Suddenly her neighborhood provided inspiration, and she began to write the Northfield series of romance novels. This time she would self-publish. 

“I’m a one-person business. I love being in control of all my covers, my branding, my publishing schedule,” Pritchard says. “I write in Scrivener, format in Vellum, and export to Amazon and B&N Press as publisher of Willowcrest Lane Publishing.” 

“Marketing is huge. I use social media—Instagram, TikTok,” Pritchard adds. “I’m super confident in my branding steamy, small-town romances.” 

Unlike Gamet who designs her own covers, Pritchard uses “real couples” in engagement photos along with some professional models. 

Her first romance novel in the Northfield series, The Other Side of Forever, introduced the Hart sisters, “strong, independent women who are searching for something else and finding love along the way.” 

There is no bodice ripping in Pritchard’s small town. If a bodice comes off, a Hart sister is doing her own unbuttoning. 

Pritchard explains that there is a “the spectrum of sensuality” expected in romantic novels that spread out in “different levels from clean and sweet all the way to erotic.” 

Pritchard once teased out a reader’s response to a sex scene from her husband. 

“I made him read an excerpt out loud, and he got bright red,” says Pritchard. She was quick to add that her husband is “the model for every romance hero I write. He’s so my equal. He’s so supportive.” 

But while Pritchard’s world contains expected romantic themes, she says she’s more interested in writing about the relationships between women and what women are truly interested in: “equality, education, work/life balance, and family dynamics.” 

“I think romance novels are inherently feminist. They explore equality, and women have agency. Romance novels have a stigma attached to them that’s offensive,” argues Pritchard. “What’s wrong with the soft skills of empathy and compassion and love? It’s changed from the bodice ripper. Romantic novels today reflect our time as women.”
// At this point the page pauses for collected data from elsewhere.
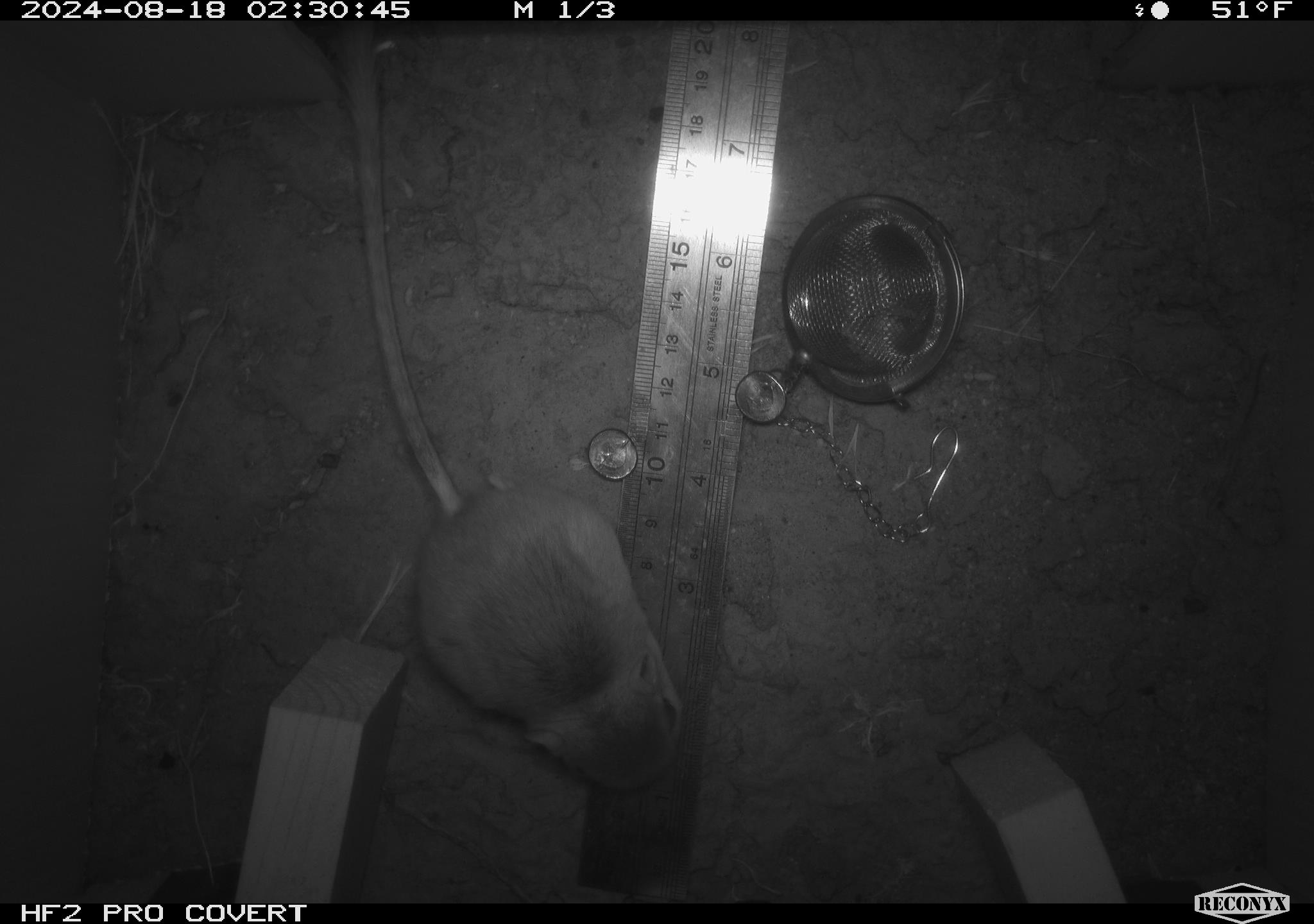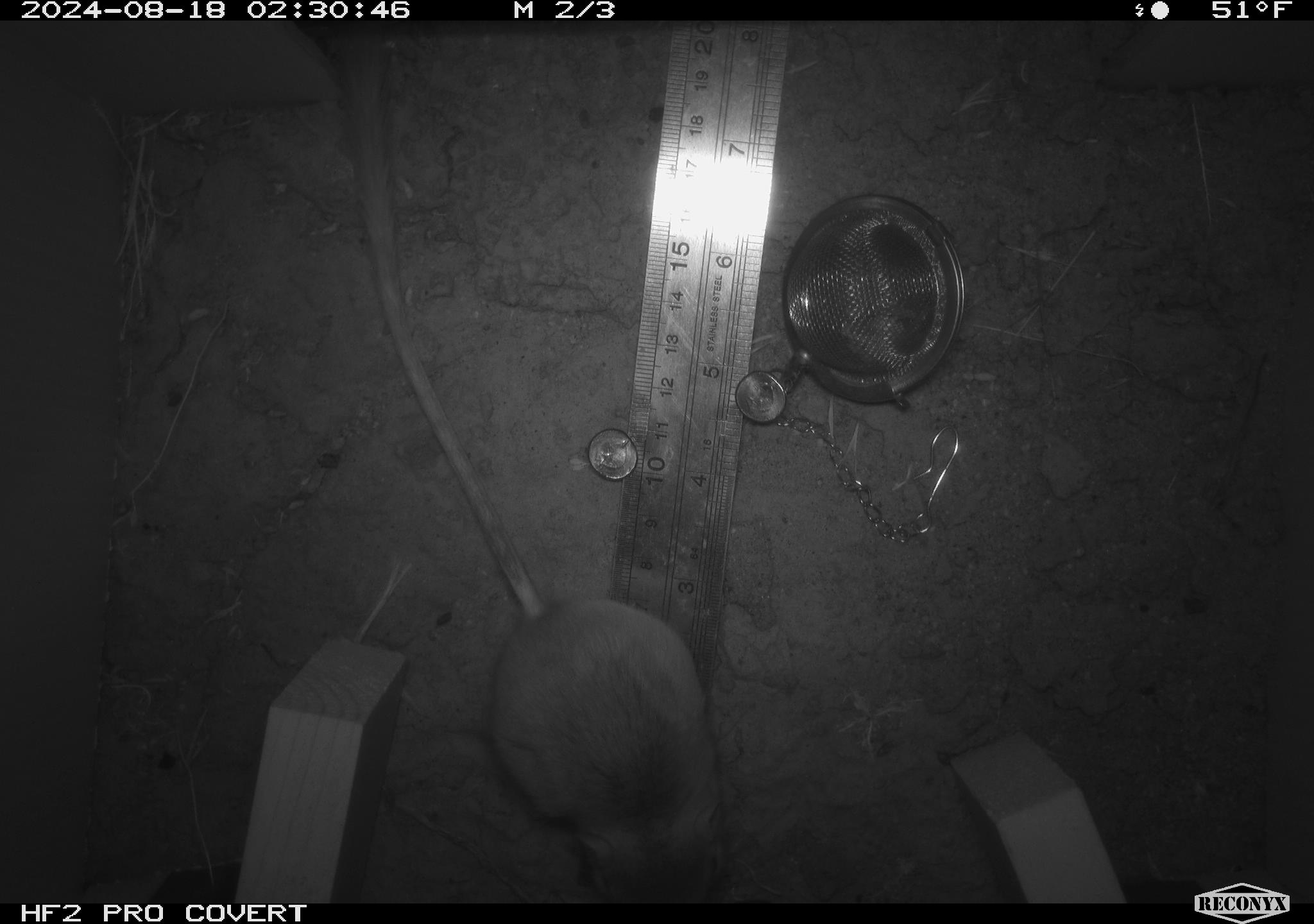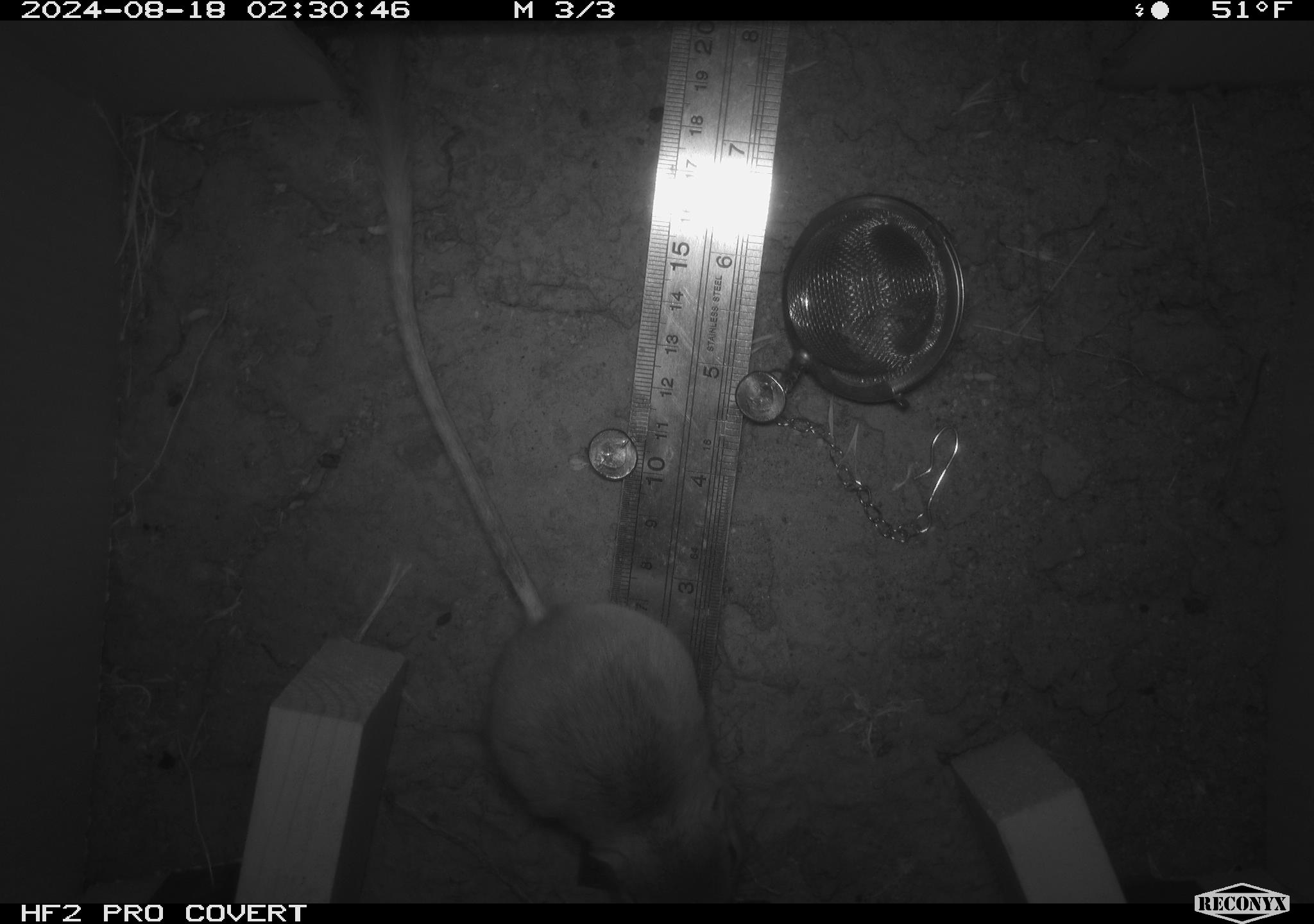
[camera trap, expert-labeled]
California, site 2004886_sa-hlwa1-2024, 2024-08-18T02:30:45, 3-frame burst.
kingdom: Animalia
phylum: Chordata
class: Mammalia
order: Rodentia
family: Heteromyidae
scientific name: Heteromyidae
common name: kangaroo rats and pocket mice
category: heteromyidae family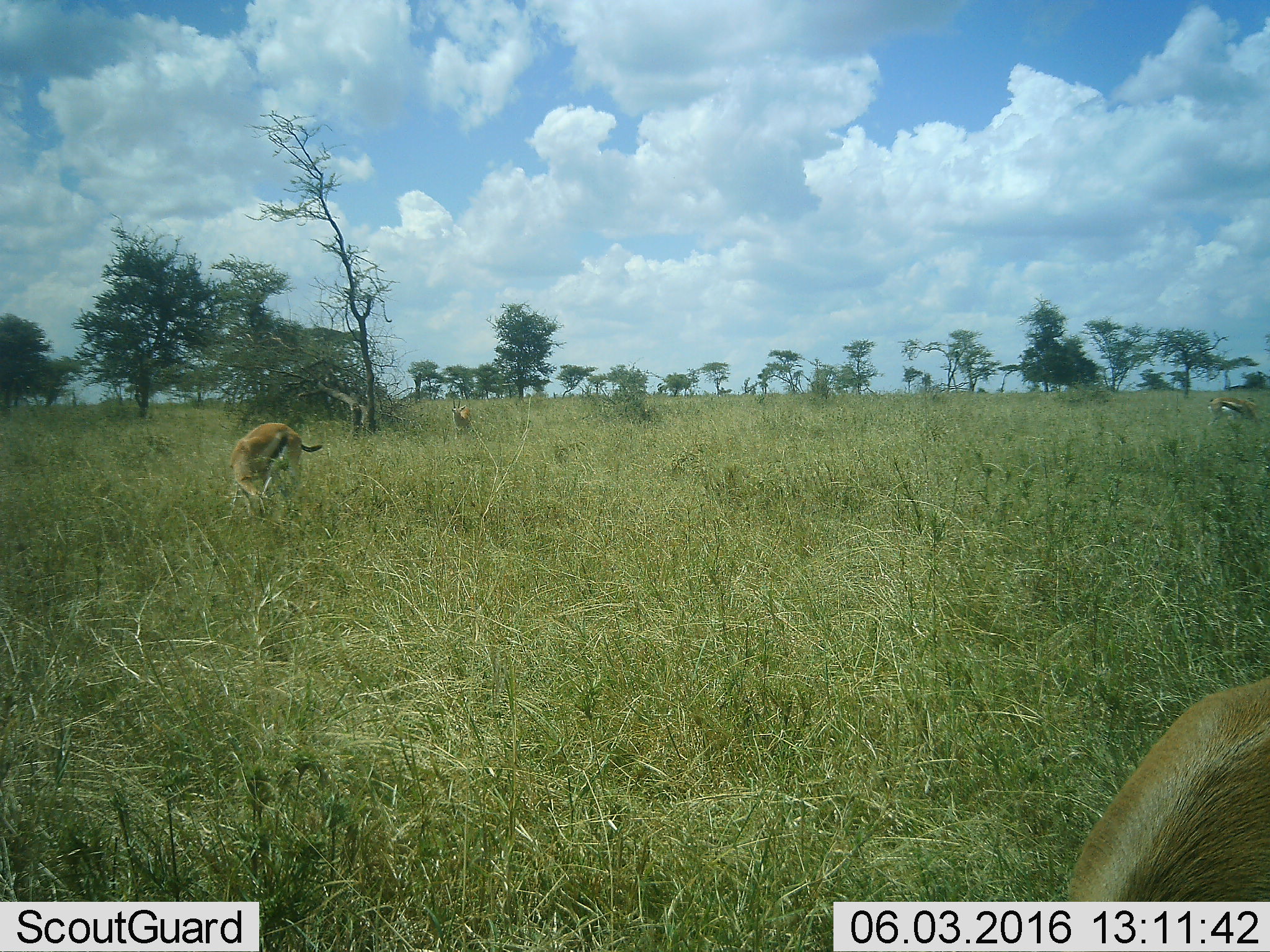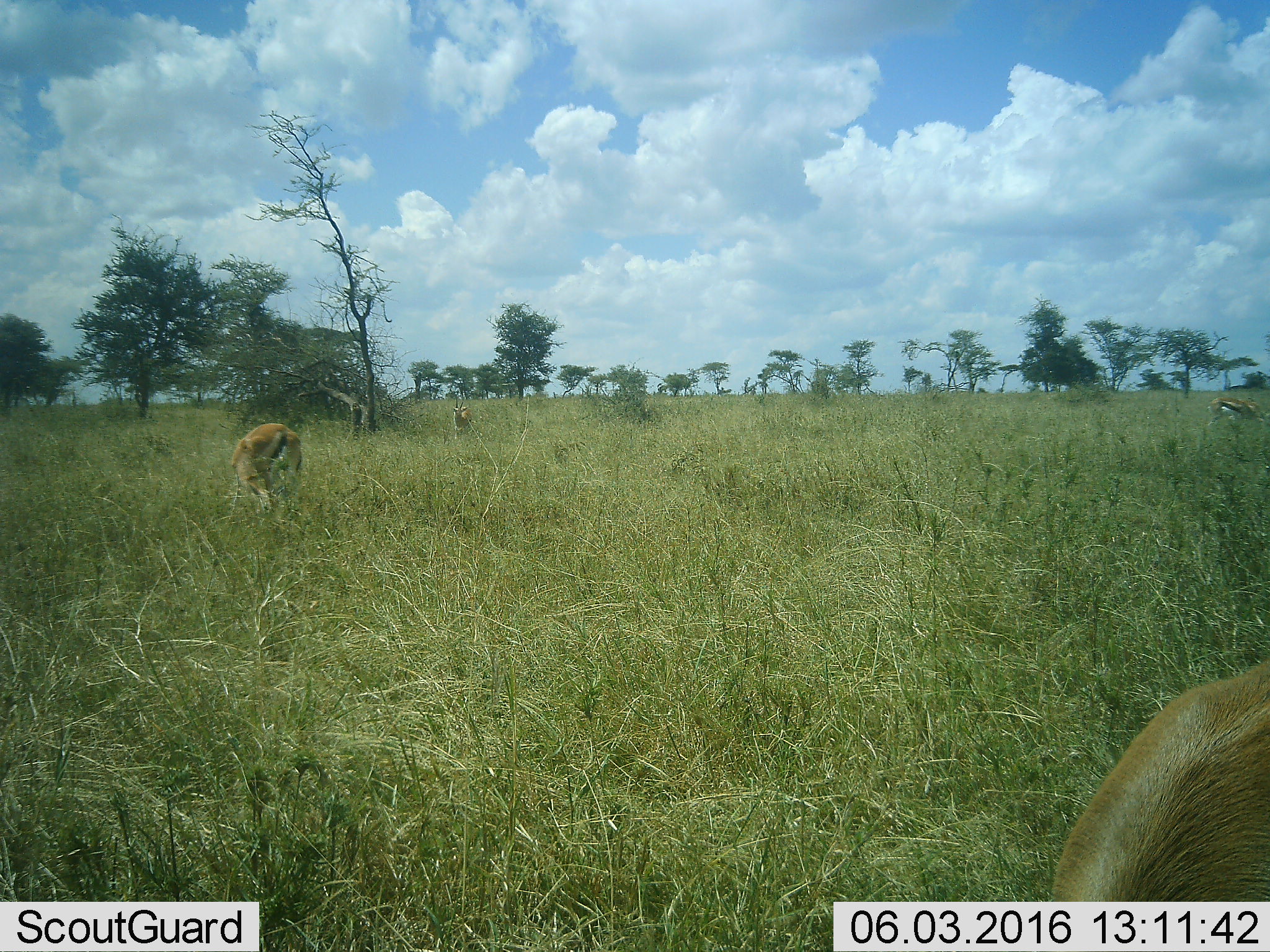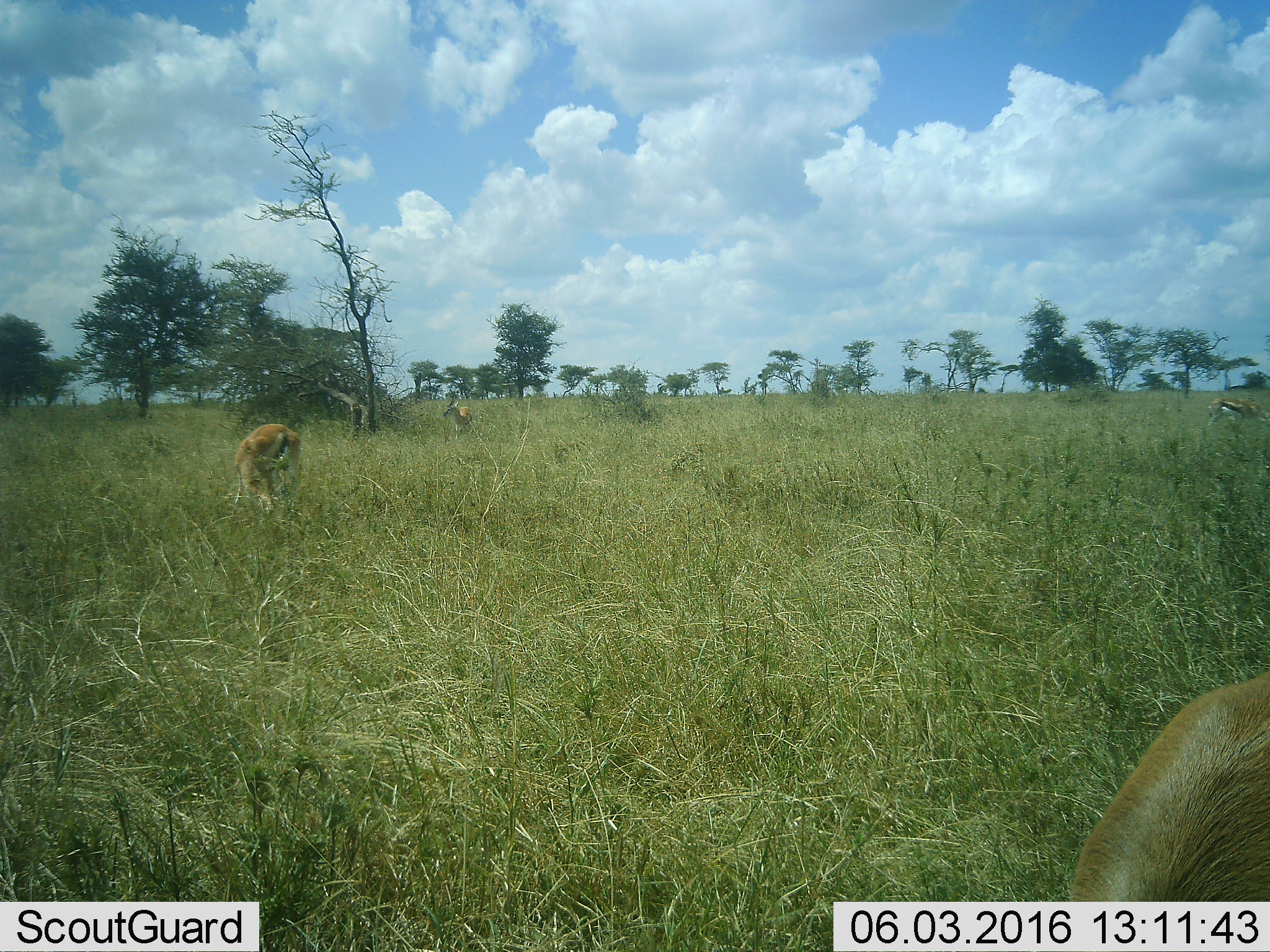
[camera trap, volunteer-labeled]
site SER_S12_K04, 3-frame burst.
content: unidentified animal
Both Gamet and Pritchard share as voracious an appetite to write as their readers do to read their novels. As Gamet heads out to Maine, Pritchard is plotting out new fictional characters—“a family of brothers” in the Adirondacks. As for research, Pritchard says she’ll query her husband and other men she knows with the question: “Is that something a guy would think?” While she may not have all the answers, what she does know is that her new romantic universe will include, as all the others do, an obligatory, if not more modern, “happy ever after or happy for now.”

Romantic moment

A New York Times front-page story on July 7, 2024, gushes that romance writing is having a moment. No longer “looked down upon as frothy and unserious ‘chick-lit’” by US independent bookstores, publishers now scout for self-published romance writers and “six of the top ten best-selling fiction authors in the United States this year are romance writers.” Because readers are looking for it, over the last two years, bookstores dedicated to romance writing increased from two to twenty.